Disappointed Alexandria officials defended the city's firearms ban as a simple safety measure and said city residents are ill-served by meddling from the state.
"Many people cast this as a gun-control measure, and it really isn't," said Alexandria Mayor Kerry J. Donley (D). "It's a measure that preserves local government authority to govern the use of its public facilities. These are not places for weapons."
Senate Bill 593, sponsored by Sen. Emmett W. Hanger Jr. (R-Augusta), now goes back to the Senate floor, where lawmakers are expected to reject the changes passed by the House. It will then go to a conference committee of lawmakers from both chambers who will try to work out a compromise before the General Assembly's March 9 adjournment.
Alexandria ordered its firearms ban shortly after a shooting in front of a city recreation center. Rather than a city ordinance, it is technically an administrative rule that penalizes a violator first with a warning and then with a trespassing charge. The city prevailed in a court challenge in 1999.

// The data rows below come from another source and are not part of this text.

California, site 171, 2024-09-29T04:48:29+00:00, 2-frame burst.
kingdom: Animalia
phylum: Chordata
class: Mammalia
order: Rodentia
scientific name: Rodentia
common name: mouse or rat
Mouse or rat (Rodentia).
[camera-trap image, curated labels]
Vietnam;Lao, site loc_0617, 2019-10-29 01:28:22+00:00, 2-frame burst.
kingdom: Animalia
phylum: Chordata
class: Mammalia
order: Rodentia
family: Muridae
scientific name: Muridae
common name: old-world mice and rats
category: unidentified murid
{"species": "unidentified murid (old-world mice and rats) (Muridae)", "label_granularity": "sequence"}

Alexandria leaders argue that the city's ban -- which applies to about two dozen public buildings -- is a crucial safeguard for employees who can become caught in potentially dangerous situations in child-custody cases or other family disputes.

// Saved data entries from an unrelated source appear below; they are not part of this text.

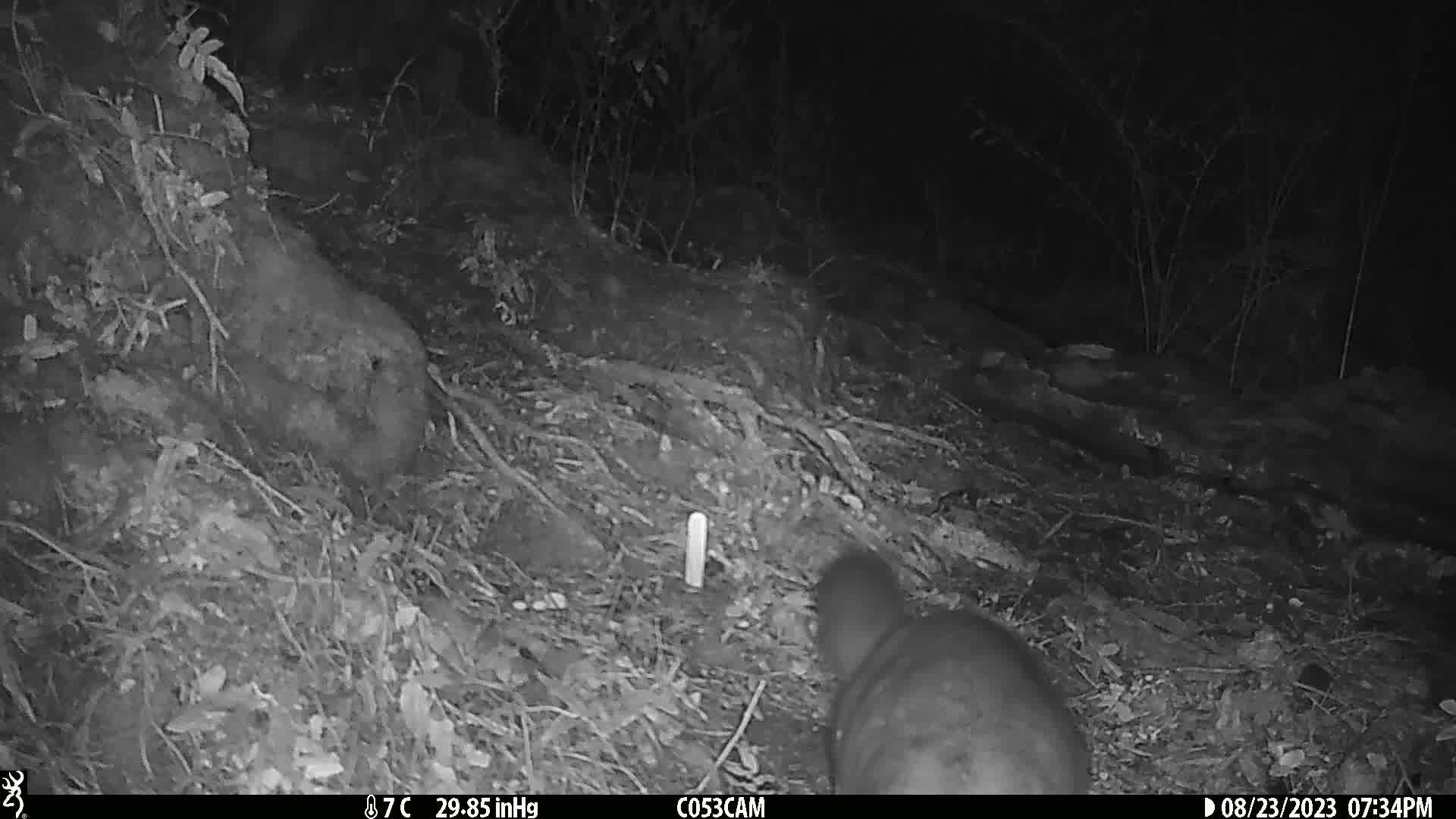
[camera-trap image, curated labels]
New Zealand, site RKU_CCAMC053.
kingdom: Animalia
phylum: Chordata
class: Mammalia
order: Diprotodontia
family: Phalangeridae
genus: Trichosurus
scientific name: Trichosurus vulpecula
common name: common brushtail possum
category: possum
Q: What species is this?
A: Possum (common brushtail possum) (Trichosurus vulpecula).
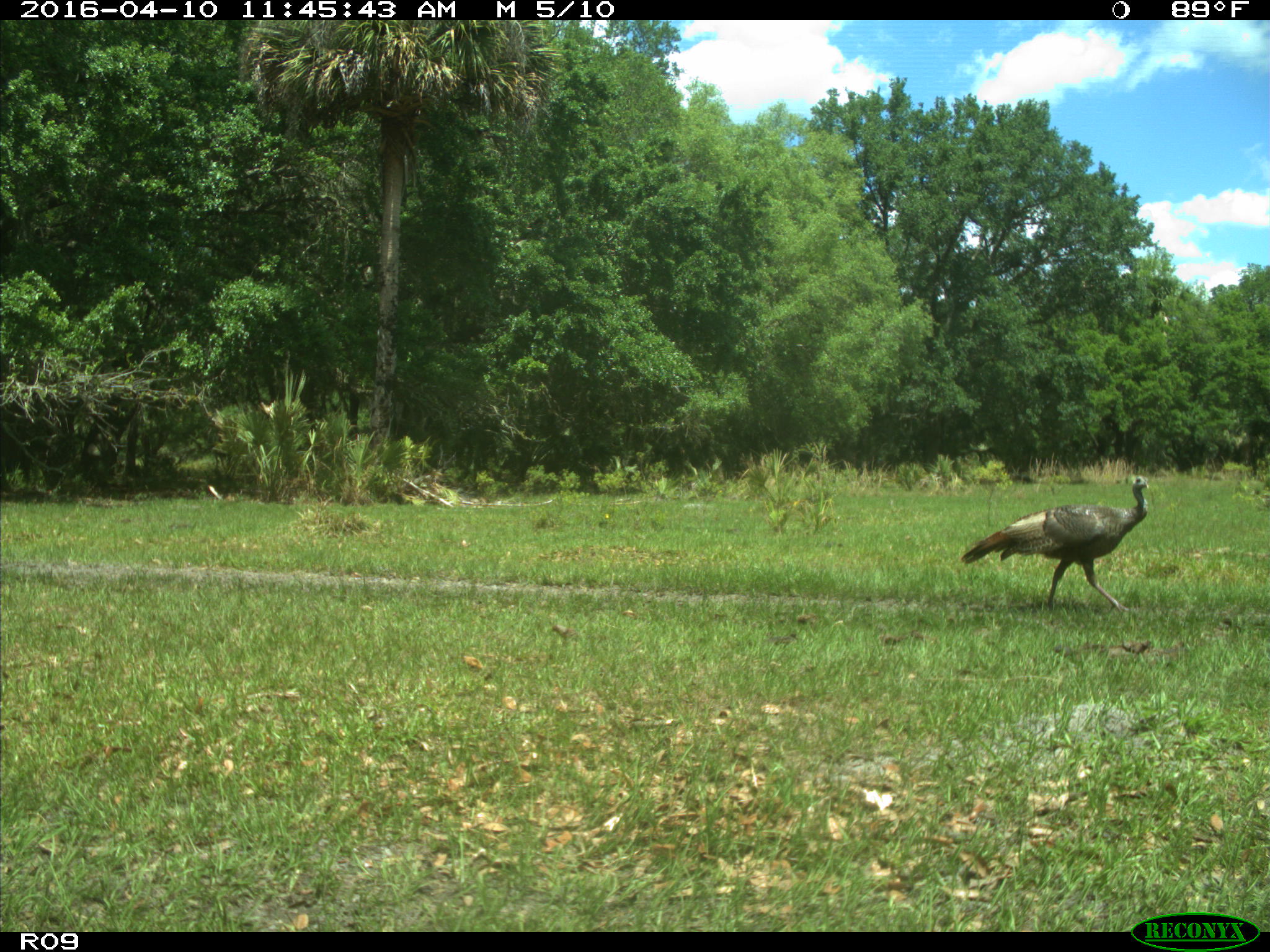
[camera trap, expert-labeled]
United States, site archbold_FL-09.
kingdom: Animalia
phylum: Chordata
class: Aves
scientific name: Aves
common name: birds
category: unidentified bird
Unidentified bird (birds) (Aves).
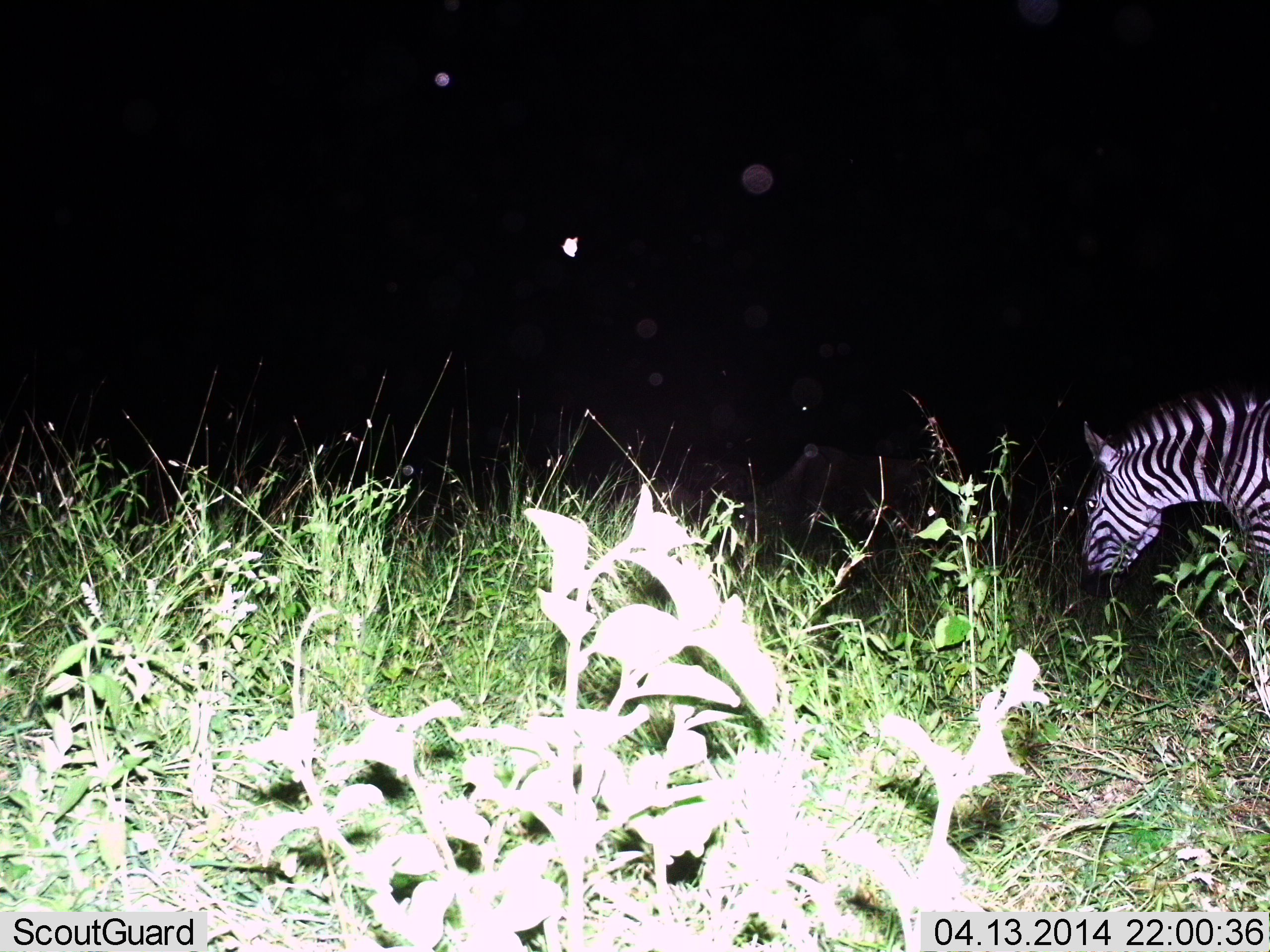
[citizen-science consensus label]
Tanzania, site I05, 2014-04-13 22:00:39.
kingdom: Animalia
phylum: Chordata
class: Mammalia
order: Perissodactyla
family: Equidae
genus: Equus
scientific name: Equus quagga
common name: plains zebra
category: zebra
Zebra (plains zebra) (Equus quagga), count 1. Behavior (volunteer vote fractions): standing 27%, resting 0%, moving 27%, interacting 0%. Young present (vote fraction): 0%. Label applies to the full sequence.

If the House version of the bill became law, Fairfax County's longstanding effort to adopt ordinances to ban firearms in local government buildings and recreation centers would be thwarted. A Circuit Court judge invalidated a ban on guns in government buildings in Fairfax in 1998, and the county's Democrats in the General Assembly have tried unsuccessfully for several years to pass legislation that would reinstate it.
Del. James M. Scott (D-Fairfax) said on the House floor today that he received a death threat while serving as a supervisor in Fairfax County. "Basically, if this is adopted, it doesn't prevent someone from bringing a shotgun or an Uzi into a Board of County Supervisors meeting," he said, calling the bill a "very bad idea."
But advocates of gun rights said that Alexandria's ban violates the spirit of Virginia's law denying powers to local governments that are not granted by the state. And they argued that such policies violate the constitutional rights of gun owners who have properly registered their firearms and are obeying the law.
"You can't [make this kind of rule] unless you get approval from the General Assembly," said H. Morgan Griffith (R-Salem), the House majority leader. "We shouldn't allow local government to get around the law just because individuals may be frustrated that the democratic process has worked in the legislature."
Similar legislation passed both chambers last year but died on a technicality in a conference committee. The House version of the bill took on new urgency for gun-rights advocates this year after Wilkins threatened to derail the reelection of the judge who upheld the Alexandria ban, Alfred D. Swersky. Wilkins grilled Swersky for more than an hour last month about his ruling. The speaker said he was concerned the judge may have overstepped his authority.
Gov. Mark R. Warner (D) has not taken a position on the bill, spokeswoman Ellen Qualls said.